Photograph — The Kremlin, Moscow.

Following public criticism and backlash by human rights activists and organizations, the United Nations has placed on hold its anti-torture conference, Defining and Criminalising Torture in Legislation in the Arab Region, scheduled to take place in Egypt on the 4th and 5th of next month.

Scheduled to be held along with Egypt’s National Council for Human Rights (NCHR), activists described the UN’s choice of location for the conference as a joke owing to Egypt’s widespread culture of abuse, torture, and a crackdown on dissent. “It is illogical for a country where torture is systematic to host a conference on torture,” Mohamed Zaree, of the Cairo Institute for Human Rights Studies (CIHRS), said. 

In a joint statement, over 80 prominent human rights workers, activists, lawyers, and journalists said Egypt has neither a good human rights record nor evidence of a political will to address crimes of torture and maltreatment that is rife within its borders, therefore it should not be the location for the conference. 

Regarding the UN’s decision to postpone the event, Rupert Colville, the spokesperson for the UN human rights office said the organization is well aware of the growing unease in some parts of the NGO community with its choice of location. “We understand and are sensitive to this,” he said, further stating that the UN would reopen the process of consultation with all relevant actors before making a final decision on the date and location for the conference.

Colville, who had said in February that torture is practised systematically in Egypt, defended the UN’s choice to host the conference in Egypt, as one with quite a lot of value, as it would have made sense for it to happen there than in a country where torture never happens.
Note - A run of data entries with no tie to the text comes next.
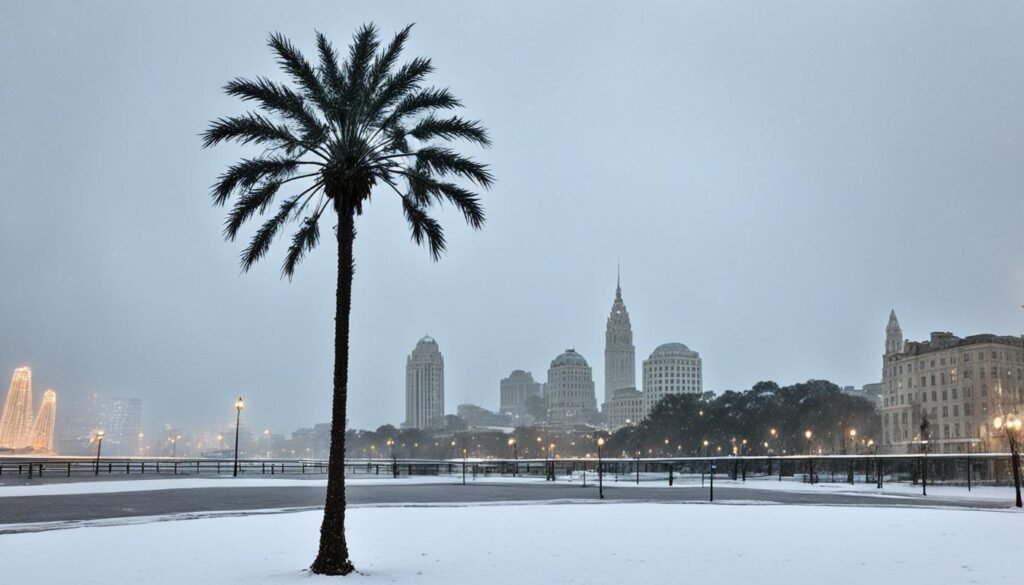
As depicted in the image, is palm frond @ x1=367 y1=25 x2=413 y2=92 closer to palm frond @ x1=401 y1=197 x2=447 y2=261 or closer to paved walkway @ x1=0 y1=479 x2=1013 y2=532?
palm frond @ x1=401 y1=197 x2=447 y2=261

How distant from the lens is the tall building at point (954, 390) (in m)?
139

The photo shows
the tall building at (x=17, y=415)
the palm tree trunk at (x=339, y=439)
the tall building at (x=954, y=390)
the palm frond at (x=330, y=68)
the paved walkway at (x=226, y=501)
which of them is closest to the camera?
the palm tree trunk at (x=339, y=439)

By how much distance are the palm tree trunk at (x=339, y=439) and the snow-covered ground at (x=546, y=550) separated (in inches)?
21.6

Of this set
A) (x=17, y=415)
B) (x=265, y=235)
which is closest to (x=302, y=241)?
(x=265, y=235)

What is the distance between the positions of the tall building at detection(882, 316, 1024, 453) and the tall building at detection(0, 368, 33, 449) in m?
163

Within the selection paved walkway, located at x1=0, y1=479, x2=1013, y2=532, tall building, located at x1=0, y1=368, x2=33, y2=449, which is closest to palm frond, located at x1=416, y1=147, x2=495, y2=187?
paved walkway, located at x1=0, y1=479, x2=1013, y2=532

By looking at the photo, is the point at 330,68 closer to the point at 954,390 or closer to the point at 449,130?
the point at 449,130

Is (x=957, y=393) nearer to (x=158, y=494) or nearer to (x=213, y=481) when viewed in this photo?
(x=213, y=481)

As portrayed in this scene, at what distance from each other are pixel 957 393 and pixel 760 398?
31.7 meters

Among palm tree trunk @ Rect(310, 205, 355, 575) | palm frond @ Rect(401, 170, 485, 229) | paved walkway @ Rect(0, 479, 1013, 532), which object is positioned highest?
palm frond @ Rect(401, 170, 485, 229)

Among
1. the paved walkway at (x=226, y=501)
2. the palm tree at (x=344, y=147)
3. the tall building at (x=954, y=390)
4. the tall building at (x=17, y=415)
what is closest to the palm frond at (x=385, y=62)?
the palm tree at (x=344, y=147)

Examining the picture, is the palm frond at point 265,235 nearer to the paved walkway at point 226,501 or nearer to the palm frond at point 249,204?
the palm frond at point 249,204

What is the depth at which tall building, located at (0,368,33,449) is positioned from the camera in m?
169

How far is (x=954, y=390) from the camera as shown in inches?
5763
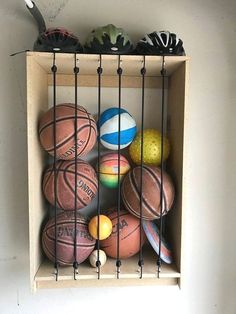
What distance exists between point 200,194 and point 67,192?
55 cm

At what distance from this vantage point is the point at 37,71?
1.04 meters

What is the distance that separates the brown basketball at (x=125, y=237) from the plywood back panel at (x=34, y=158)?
0.77 feet

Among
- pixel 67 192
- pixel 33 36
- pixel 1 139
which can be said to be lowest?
pixel 67 192

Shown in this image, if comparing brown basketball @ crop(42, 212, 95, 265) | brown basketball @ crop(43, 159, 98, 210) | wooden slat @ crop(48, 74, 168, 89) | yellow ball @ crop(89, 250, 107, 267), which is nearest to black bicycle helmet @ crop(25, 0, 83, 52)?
wooden slat @ crop(48, 74, 168, 89)

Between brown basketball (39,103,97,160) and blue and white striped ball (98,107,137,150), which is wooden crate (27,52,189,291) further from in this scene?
blue and white striped ball (98,107,137,150)

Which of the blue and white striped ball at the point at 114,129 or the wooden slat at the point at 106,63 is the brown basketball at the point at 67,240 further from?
the wooden slat at the point at 106,63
According to him, the UN still plans to hold the conference in the Middle East/North Africa region, where it is likely to have more impact than if it is held in Europe or elsewhere. 

CIHRS’ Zaree admits that the conference is a good opportunity for the Egyptian government, however, the UN should not participate in whitewashing its[the governments]image prior to the Universal Periodic Review (UPR) for Human Rights at the UN coming up in November. Zaree says hosting the conference in Egypt would have been a way to divert attention from the recommendations and commitments on torture Egypt has not honoured since the last UPR session in 2014. 

Meanwhile, Egyptian digital newspaper, Mada Masr reports that the UN had attempted to downplay the conference and keep it lowkey by not consulting and inviting well-known and independent human rights organizations. Last week, Colville told Reuters that the conference is a fairly standard type of event.

Repression, human rights abuses, and a clampdown on press freedom thrive in Egypt under the administration of  President Abdel-Fattah El-Sisi. Since Sisi assumed power in 2014, democracy in Egypt has been on a steady decline. Journalists, activists, and political opponents are constantly harassed, arrested, tortured and imprisoned without trial. And in cases where they are tried, it is not in any way, fair.

Last September, an Egyptian court conducted a mass trial of 739 people who allegedly protested the military coup that propelled Sisi to power in 2013. 75 of them were sentenced to death, a judgement Amnesty International condemned as a grotesque parody of justice.

A 2018 report by Amnesty International, revealed that Egyptian security forces arbitrarily arrested and detained at least 111 people from January up until when the report was released, solely for peacefully expressing critical opinions about the authorities or for participating in protests or political gatherings. 

Sisi also shuts down human rights organizations in Egypt and blocks their source or channel of foreign funding. In September 2016, a criminal court in Cairo approved a request to freeze the assets of three human rights groups and the personal assets of the founders, leaders, and staff members of these groups. These individuals were also banned from travelling outside Egypt.

There is also the widespread practice of systemic enforced disappearances where individuals are arrested without legal representation or access to their families. Geneva-based human rights defense organization, Committee for Justice, documented 1,989 cases of enforced disappearances in Egypt from August 2017 to August 2018.